EXERCISE AIM
Copy every line of the data below word for word, leaving out the pictures.

INPUT RECORDS
*** Block opens ***
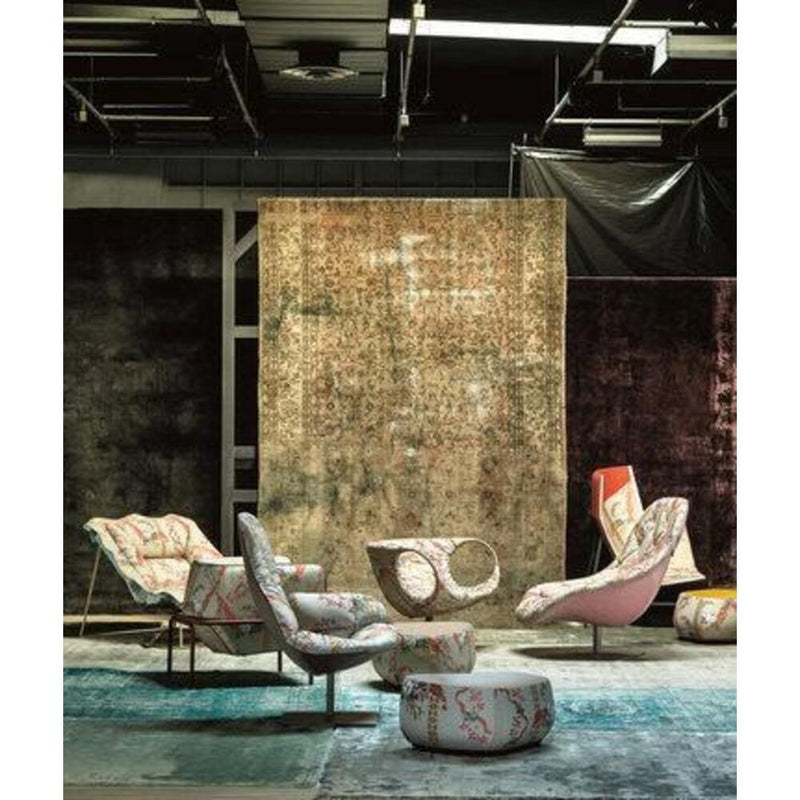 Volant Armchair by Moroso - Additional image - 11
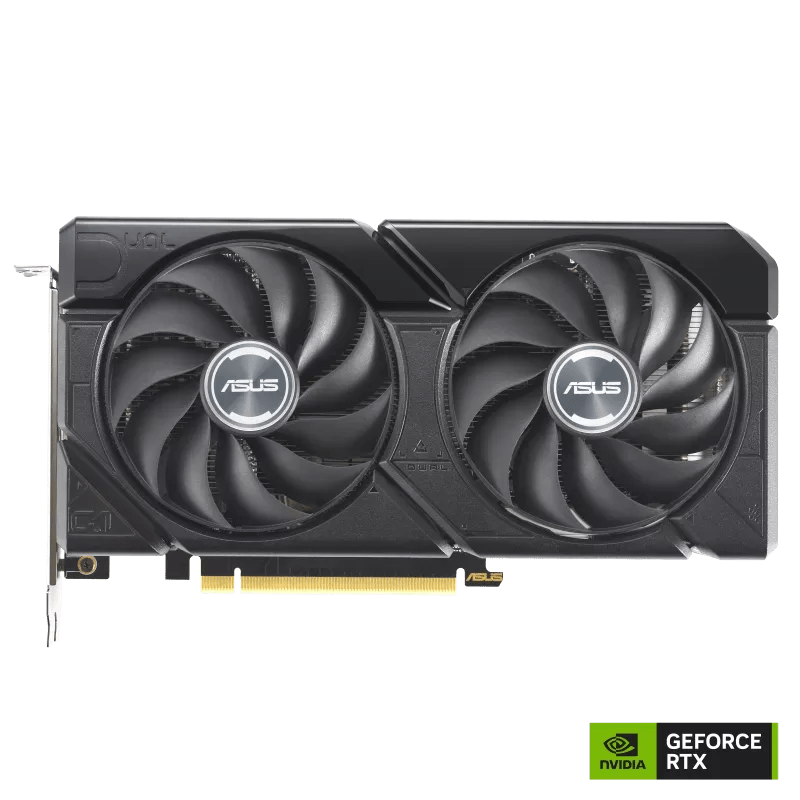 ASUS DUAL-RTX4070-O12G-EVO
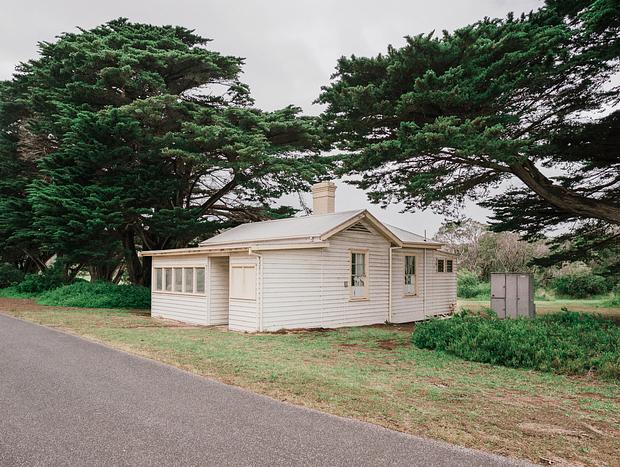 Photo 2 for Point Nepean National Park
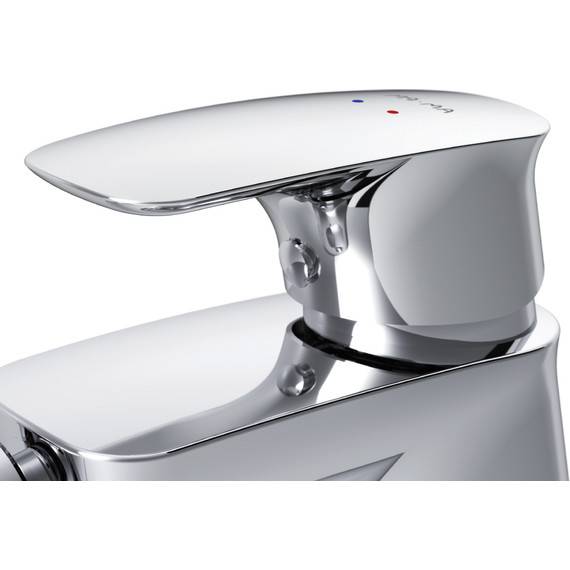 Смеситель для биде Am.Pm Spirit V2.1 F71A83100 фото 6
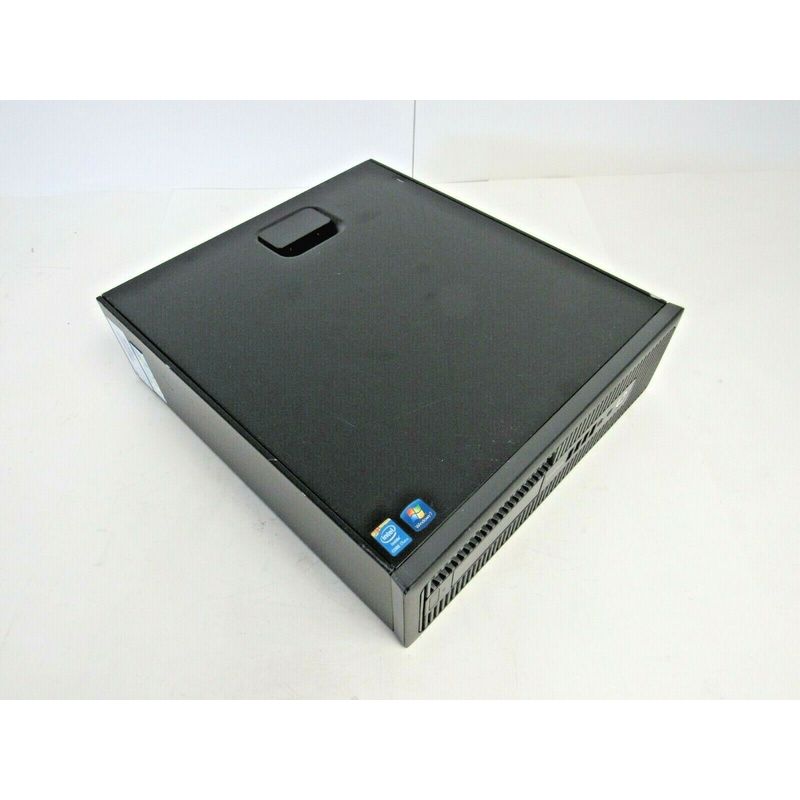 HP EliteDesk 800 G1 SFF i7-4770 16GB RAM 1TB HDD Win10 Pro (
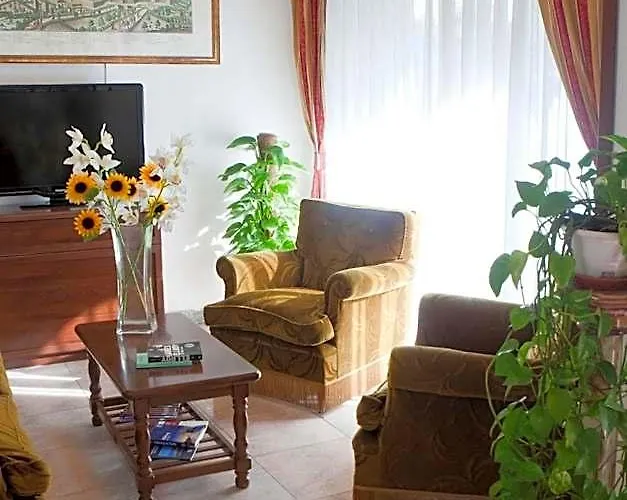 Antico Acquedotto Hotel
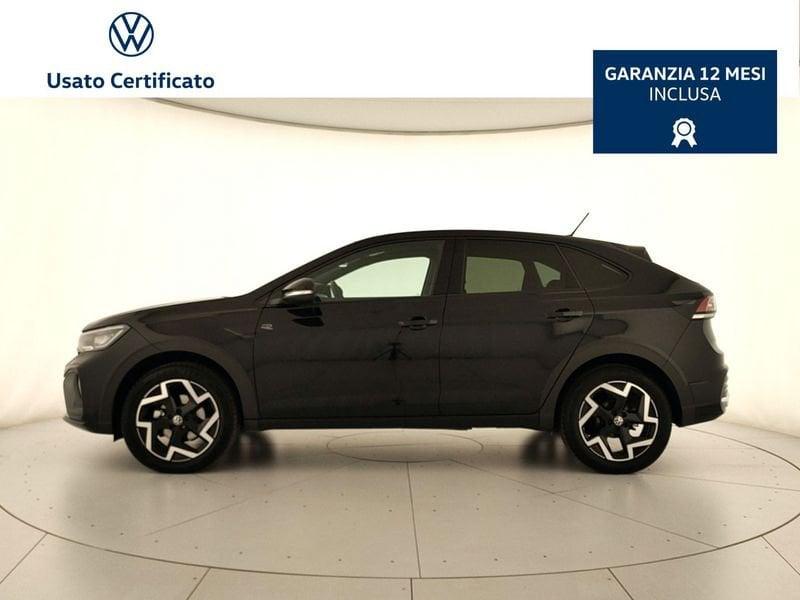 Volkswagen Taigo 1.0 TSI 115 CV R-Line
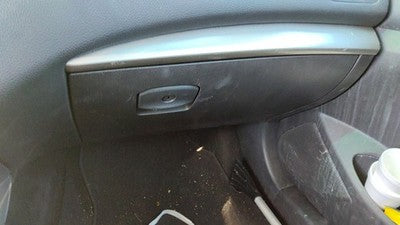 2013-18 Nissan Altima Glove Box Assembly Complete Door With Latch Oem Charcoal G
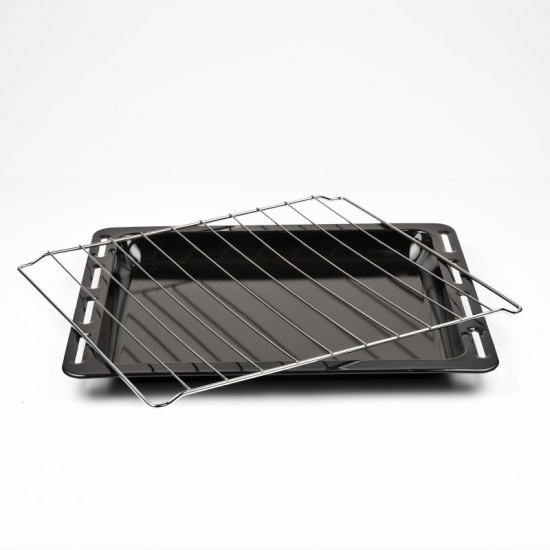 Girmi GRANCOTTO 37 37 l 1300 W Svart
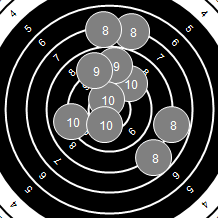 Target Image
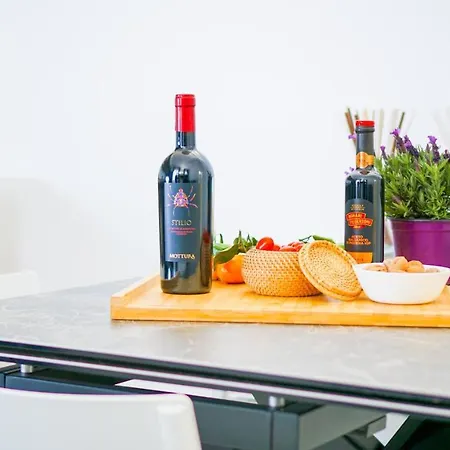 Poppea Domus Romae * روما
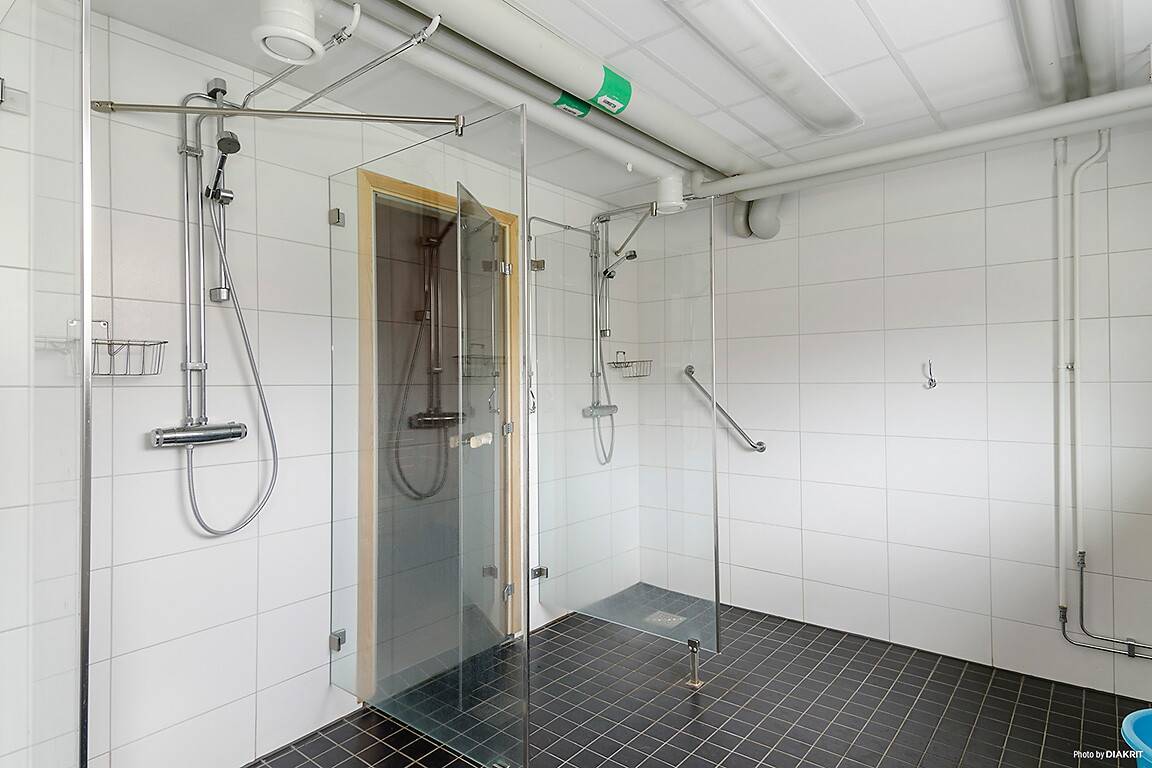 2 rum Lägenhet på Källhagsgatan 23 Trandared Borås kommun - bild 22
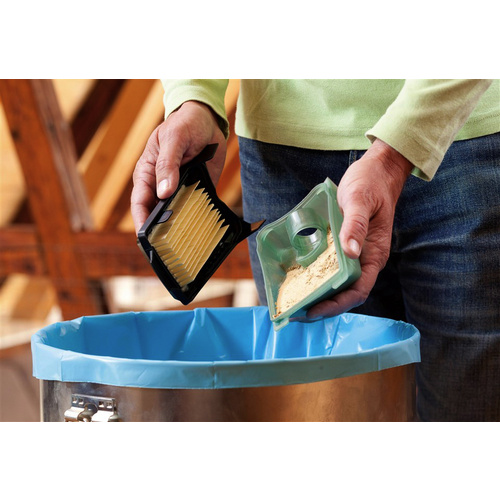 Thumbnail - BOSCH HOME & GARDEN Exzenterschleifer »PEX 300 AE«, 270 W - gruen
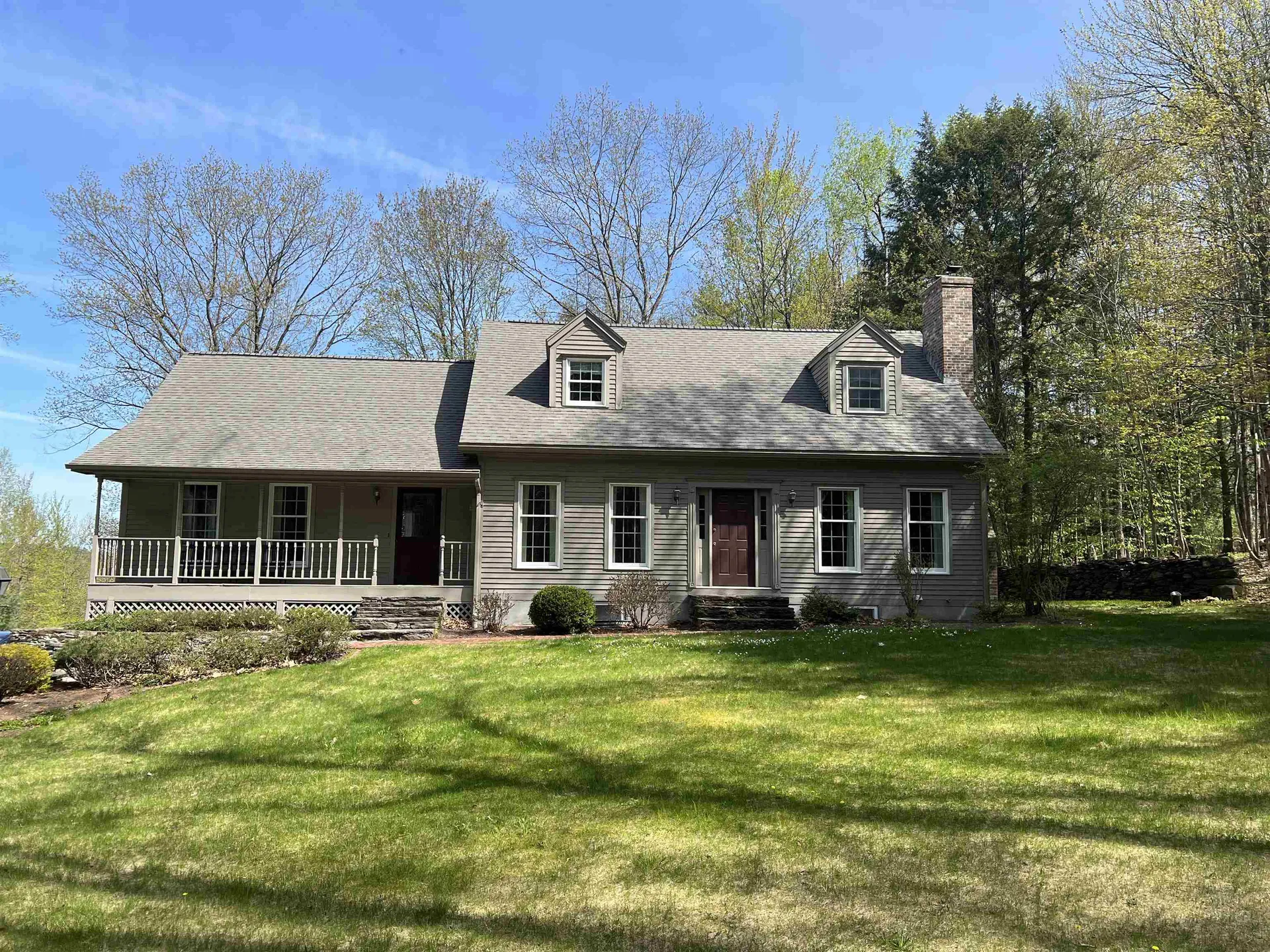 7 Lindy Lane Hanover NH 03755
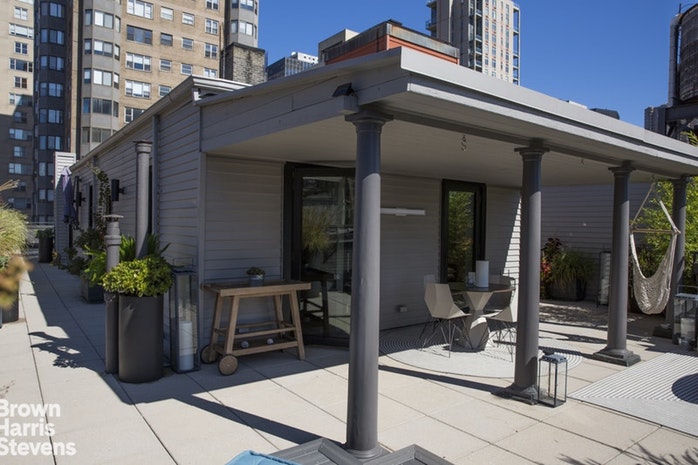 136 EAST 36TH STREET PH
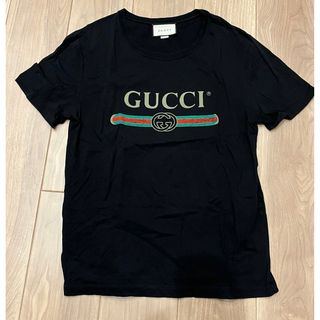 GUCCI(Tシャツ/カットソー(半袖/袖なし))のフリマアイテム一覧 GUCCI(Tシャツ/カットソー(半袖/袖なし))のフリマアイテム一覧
*** Block closes ***
FINISHED TASK
 Volant Armchair by Moroso - Additional image - 11
 ASUS DUAL-RTX4070-O12G-EVO
 Photo 2 for Point Nepean National Park
 Смеситель для биде Am.Pm Spirit V2.1 F71A83100 фото 6
 HP EliteDesk 800 G1 SFF i7-4770 16GB RAM 1TB HDD Win10 Pro (
 Antico Acquedotto Hotel
 Volkswagen Taigo 1.0 TSI 115 CV R-Line
 2013-18 Nissan Altima Glove Box Assembly Complete Door With Latch Oem Charcoal G
 Girmi GRANCOTTO 37 37 l 1300 W Svart
 Target Image
 Poppea Domus Romae * روما
 2 rum Lägenhet på Källhagsgatan 23 Trandared Borås kommun - bild 22
 Thumbnail - BOSCH HOME & GARDEN Exzenterschleifer »PEX 300 AE«, 270 W - gruen
 7 Lindy Lane Hanover NH 03755
 136 EAST 36TH STREET PH
 GUCCI(Tシャツ/カットソー(半袖/袖なし))のフリマアイテム一覧 GUCCI(Tシャツ/カットソー(半袖/袖なし))のフリマアイテム一覧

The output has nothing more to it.